GCC only does this extra stack alignment in main
; that function is special. You won't see it if you look at code-gen for any other function, unless you have a local with alignas(32)
or something.
GCC只是对-m32
采取了防御性的方法,不假定main
是通过正确的16B对齐的堆栈调用的.或者,当-mpreferred-stack-boundary=4
只是一个好主意,而不是法律时,就留下了这种特殊待遇.
GCC is just taking a defensive approach with -m32
, by not assuming that main
is called with a properly 16B-aligned stack. Or this special treatment is left over from when -mpreferred-stack-boundary=4
was only a good idea, not the law.
i386 System V ABI多年来一直保证/要求ESP + 4在功能上进行16B对齐. (即ESP必须在CALL指令之前 对齐16B,因此堆栈上的args从16B边界开始.这与x86-64 System V相同.)
The i386 System V ABI has guaranteed/required for years that ESP+4 is 16B-aligned on entry to a function. (i.e. ESP must be 16B-aligned before a CALL instruction, so args on the stack start at a 16B boundary. This is the same as for x86-64 System V.)
ABI还保证新的32位进程以在16B边界上对齐的ESP开始(例如,在_start
,ELF入口点,ESP指向argc,而不是返回地址),以及glibc CRT代码保持一致.
The ABI also guarantees that new 32-bit processes start with ESP aligned on a 16B boundary (e.g. at _start
, the ELF entry point, where ESP points at argc, not a return address), and the glibc CRT code maintains that alignment.
就调用约定而言,EBP只是另一个保留呼叫的寄存器.但是,是的,使用-fno-omit-frame-pointer
的编译器输出确实会在其他调用保留寄存器(例如EBX)之前处理push ebp
,因此保存的EBP值形成了一个链表. (因为它也执行mov ebp, esp
部分,即在该推送之后设置帧指针.)
As far as the calling convention is concerned, EBP is just another call-preserved register. But yes, compiler output with -fno-omit-frame-pointer
does take care to push ebp
before other call-preserved registers (like EBX) so the saved EBP values form a linked list. (Because it also does the mov ebp, esp
part of setting up a frame pointer after that push.)

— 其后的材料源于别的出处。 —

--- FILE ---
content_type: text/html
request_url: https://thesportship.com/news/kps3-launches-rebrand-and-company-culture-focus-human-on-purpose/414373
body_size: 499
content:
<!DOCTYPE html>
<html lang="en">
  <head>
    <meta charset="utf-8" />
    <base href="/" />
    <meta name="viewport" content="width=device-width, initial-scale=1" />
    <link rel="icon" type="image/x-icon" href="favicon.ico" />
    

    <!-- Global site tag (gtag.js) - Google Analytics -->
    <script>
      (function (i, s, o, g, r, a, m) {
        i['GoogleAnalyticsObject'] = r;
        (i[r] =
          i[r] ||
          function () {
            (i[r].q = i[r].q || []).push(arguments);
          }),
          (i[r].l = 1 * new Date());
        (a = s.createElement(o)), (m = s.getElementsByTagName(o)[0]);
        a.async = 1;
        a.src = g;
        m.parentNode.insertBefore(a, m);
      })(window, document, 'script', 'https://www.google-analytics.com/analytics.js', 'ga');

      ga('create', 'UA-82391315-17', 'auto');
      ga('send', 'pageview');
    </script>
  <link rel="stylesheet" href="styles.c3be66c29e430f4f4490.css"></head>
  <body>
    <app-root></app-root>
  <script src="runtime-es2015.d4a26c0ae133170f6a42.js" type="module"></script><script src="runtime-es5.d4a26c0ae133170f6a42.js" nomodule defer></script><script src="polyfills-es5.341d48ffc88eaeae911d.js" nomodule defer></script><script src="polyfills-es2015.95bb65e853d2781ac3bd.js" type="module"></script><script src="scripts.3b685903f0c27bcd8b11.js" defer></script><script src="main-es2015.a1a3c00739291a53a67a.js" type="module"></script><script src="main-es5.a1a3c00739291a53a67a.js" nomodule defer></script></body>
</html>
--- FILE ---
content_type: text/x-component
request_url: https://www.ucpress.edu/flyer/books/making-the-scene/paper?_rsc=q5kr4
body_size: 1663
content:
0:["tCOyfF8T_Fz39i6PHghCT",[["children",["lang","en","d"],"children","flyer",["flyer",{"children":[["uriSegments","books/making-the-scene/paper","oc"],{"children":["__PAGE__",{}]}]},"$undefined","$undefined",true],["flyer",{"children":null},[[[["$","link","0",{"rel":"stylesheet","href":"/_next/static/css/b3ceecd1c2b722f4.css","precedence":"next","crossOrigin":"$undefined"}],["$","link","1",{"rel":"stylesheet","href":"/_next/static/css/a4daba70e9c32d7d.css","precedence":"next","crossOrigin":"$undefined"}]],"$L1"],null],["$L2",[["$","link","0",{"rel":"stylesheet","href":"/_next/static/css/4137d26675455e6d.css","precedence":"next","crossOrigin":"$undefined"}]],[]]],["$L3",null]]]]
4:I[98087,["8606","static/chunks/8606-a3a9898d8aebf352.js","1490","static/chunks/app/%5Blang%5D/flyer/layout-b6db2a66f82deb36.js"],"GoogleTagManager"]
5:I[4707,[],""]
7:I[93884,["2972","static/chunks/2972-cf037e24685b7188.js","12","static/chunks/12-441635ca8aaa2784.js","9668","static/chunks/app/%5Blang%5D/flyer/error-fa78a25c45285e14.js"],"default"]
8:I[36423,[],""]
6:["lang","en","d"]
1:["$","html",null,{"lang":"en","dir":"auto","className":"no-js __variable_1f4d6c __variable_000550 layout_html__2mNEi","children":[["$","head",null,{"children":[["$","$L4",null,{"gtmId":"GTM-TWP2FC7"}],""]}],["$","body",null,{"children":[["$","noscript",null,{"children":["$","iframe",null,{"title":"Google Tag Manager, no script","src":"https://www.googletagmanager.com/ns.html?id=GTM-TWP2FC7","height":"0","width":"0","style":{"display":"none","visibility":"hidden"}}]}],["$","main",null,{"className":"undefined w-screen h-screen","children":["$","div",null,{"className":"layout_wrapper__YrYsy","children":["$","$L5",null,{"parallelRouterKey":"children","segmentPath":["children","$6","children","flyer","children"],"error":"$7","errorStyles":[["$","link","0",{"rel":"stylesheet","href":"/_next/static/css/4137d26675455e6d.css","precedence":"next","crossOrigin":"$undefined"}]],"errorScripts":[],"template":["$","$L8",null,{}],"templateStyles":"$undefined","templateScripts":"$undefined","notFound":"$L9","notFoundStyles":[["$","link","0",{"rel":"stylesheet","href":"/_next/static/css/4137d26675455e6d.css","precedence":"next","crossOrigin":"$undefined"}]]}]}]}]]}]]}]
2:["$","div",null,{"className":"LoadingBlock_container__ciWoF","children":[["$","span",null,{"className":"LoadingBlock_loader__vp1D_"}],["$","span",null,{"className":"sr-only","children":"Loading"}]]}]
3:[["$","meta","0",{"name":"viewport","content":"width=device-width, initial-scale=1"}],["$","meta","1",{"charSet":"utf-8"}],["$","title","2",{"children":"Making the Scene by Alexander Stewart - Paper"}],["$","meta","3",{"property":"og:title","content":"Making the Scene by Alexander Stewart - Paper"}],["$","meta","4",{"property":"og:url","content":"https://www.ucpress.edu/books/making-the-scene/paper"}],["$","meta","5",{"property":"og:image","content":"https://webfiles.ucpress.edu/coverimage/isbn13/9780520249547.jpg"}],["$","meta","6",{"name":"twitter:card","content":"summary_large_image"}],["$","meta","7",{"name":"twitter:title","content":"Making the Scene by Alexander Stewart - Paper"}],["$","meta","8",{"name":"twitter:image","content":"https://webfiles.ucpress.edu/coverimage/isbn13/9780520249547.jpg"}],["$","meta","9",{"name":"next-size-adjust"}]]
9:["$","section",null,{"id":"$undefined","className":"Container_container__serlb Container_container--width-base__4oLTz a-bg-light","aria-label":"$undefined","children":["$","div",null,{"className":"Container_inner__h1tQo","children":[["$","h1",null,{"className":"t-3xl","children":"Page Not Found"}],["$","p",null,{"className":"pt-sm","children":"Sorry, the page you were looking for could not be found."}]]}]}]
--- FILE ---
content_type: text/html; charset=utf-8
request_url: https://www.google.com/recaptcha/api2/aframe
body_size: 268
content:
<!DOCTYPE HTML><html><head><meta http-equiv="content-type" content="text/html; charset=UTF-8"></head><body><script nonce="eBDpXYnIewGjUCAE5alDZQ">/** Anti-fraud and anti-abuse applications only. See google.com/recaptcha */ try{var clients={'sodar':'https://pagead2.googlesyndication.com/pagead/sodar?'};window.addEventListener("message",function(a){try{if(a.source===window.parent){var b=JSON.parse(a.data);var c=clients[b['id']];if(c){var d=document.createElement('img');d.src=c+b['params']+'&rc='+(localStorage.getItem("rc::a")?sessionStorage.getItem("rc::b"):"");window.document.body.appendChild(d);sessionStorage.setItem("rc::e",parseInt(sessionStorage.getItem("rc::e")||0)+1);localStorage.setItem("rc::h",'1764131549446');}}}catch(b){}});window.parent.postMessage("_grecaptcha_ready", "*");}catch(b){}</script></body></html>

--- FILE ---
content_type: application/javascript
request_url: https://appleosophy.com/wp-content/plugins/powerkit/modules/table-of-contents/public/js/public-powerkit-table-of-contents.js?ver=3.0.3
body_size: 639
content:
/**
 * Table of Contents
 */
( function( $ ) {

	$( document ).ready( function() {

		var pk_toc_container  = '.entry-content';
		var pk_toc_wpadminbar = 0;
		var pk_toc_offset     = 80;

gcc也许是防御性的,因为一个非常古老的Linux内核(从该版本升级到i386 ABI之前,当时所需的对齐方式仅为4B)可能违反了这一假设,而且这只是一条额外的指令,在生命周期中只能运行一次-处理时间(假设程序没有递归调用main
).
Perhaps gcc is defensive because an extremely ancient Linux kernel (from before that revision to the i386 ABI, when the required alignment was only 4B) could violate that assumption, and it's only an extra couple instructions that run once in the life-time of the process (assuming the program doesn't call main
recursively).
与gcc不同,clang假定堆栈在进入main时已正确对齐. (clang还在
Unlike gcc, clang assumes the stack is properly aligned on entry to main. (clang also assumes that narrow args have been sign or zero-extended to 32 bits, even though the current ABI revision doesn't specify that behaviour (yet). gcc and clang both emit code that does in the caller side, but only clang depends on it in the callee. This happens in 64-bit code, but I didn't check 32-bit.)
在 http://gcc.godbolt.org/上查看编译器输出以了解其他主要功能比主要的要好奇.
Look at compiler output on http://gcc.godbolt.org/ for main and functions other than main if you're curious.
我刚刚更新了在前一天标记Wiki. http://x86-64.org/仍然死了,似乎还没有回来,所以我更新了System V链接,以指向HJ Lu的github存储库中当前修订版的PDF,并且
I just updated the ABI links in the x86 tag wiki the other day. http://x86-64.org/ is still dead and seems to be not coming back, so I updated the System V links to point to the PDFs of the current revision in HJ Lu's github repo, and his page with links.
请注意,SCO网站上的最新版本不是 当前版本,并且不包括16B-stack-alignment要求.
Note that the last version on SCO's site is not the current revision, and doesn't include the 16B-stack-alignment requirement.
我认为某些BSD版本仍然不需要/保持16字节堆栈对齐.
I think some BSD versions still don't require / maintain 16-byte stack alignment.
这篇关于32位x86组件中堆栈对齐的责任的文章就介绍到这了,希望我们推荐的答案对大家有所帮助,也希望大家多多支持IT屋!